Die Geschichte der „Wolfskinder“, eine dramatische Erzählung über Kinder, die während und nach dem Zweiten Weltkrieg in Ostpreußen und Litauen überlebten, nimmt in den letzten Jahren vermehrt Raum in der public history ein. Das Buch „Wolfskinder in Ostpreußen“ von Hans Paul beleuchtet das Schicksal dieser Kinder, die oft ihre Eltern verloren oder von ihnen getrennt wurden. Diese tragischen Umstände führten dazu, dass viele von ihnen in Gruppen durch die Wälder zogen und so den Namen „Wolfskinder“ erhielten. Ihre Erfahrungen sind geprägt von Hunger, Kälte und der ständigen Bedrohung durch die Gefahren der Nachkriegszeit, was die emotionale und eindringliche Erzählweise des Buches verdeutlicht. Historische Genauigkeit und authentische Zeitzeugenberichte bieten einen tiefen Einblick in ihr Überleben in dieser düsteren Zeit, ein Thema, das auch von NationalGeographic.de aufgegriffen wird.
In der Aufarbeitung dieser Geschichte offenbart sich ein spannendes Narrativ. Nach dem Krieg versuchten viele Menschen in Deutschland, sich von den Gräueltaten des Krieges zu distanzieren, was zur Entstehung eines deutschen Opfernarrativs führte. Die grausamen Taten, die während des Krieges geschehen sind, wurden oft selektiv behandelt, insbesondere die Gräueltaten der Sowjetunion, die im sowjetisch besetzten Ostdeutschland als Befreier angesehen wurden. In Westdeutschland hingegen dominierte der Diskurs über das Leid der Deutschen, wenngleich das Schicksal der „Wolfskinder“ meist nur in rechtsextremen Kreisen thematisiert wurde.

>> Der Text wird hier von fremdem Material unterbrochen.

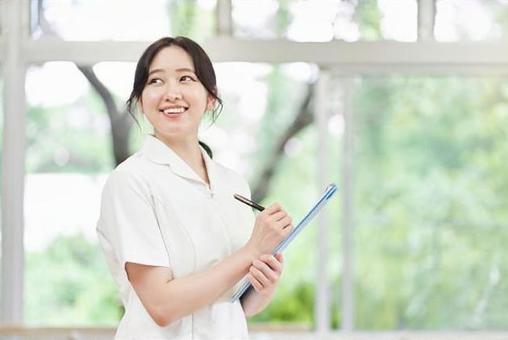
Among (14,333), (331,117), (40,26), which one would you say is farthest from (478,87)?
(14,333)

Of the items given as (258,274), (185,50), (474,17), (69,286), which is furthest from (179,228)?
(69,286)

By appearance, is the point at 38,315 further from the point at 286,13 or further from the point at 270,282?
the point at 270,282

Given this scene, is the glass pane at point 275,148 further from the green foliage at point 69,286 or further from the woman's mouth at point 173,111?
the woman's mouth at point 173,111

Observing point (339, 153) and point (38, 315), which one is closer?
point (339, 153)

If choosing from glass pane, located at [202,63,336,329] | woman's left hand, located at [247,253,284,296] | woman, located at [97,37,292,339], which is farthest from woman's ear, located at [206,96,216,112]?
glass pane, located at [202,63,336,329]

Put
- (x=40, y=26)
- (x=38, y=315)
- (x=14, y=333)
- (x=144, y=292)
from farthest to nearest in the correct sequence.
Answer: (x=38, y=315), (x=40, y=26), (x=14, y=333), (x=144, y=292)

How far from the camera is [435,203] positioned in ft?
14.2

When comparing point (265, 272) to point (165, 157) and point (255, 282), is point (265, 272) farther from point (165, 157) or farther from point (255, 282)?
point (165, 157)

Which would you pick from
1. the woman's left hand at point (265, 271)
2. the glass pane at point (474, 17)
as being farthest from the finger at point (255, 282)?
the glass pane at point (474, 17)

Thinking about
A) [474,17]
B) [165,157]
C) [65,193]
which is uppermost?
[474,17]

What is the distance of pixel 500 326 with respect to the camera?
4.35 m

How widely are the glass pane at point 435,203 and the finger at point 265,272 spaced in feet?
9.69

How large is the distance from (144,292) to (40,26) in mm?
3096

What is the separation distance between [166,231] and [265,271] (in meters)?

Gesellschaftliche Erinnerungsprozesse
Mit dem Fall der Berliner Mauer 1989 und den damit verbundenen politischen Veränderungen ergab sich eine Gelegenheit, offener über die Vergangenheit zu sprechen. Lukas Kreibig betont die Notwendigkeit, sich an die Geschichten und den Schmerz des Krieges zu erinnern. Sein Projekt über die Kriegskinder Ostpreußens reflektiert, wie der Krieg die Identität dieser Kinder prägte und zeigt auf, dass Bilder die historische Aufzeichnung bereichern können. Dieser Ansatz wird vor dem Hintergrund der Ansprache von Dr. Vincent Regente beim wissenschaftlichen Symposium über die „Wolfskinder“ deutlich. Hier berichten Experten wie Rūta Matimaitytė und Dr. Christopher Spatz über die Erinnerungen dieser Kinder nach der Unabhängigkeit Litauens im Jahr 1991.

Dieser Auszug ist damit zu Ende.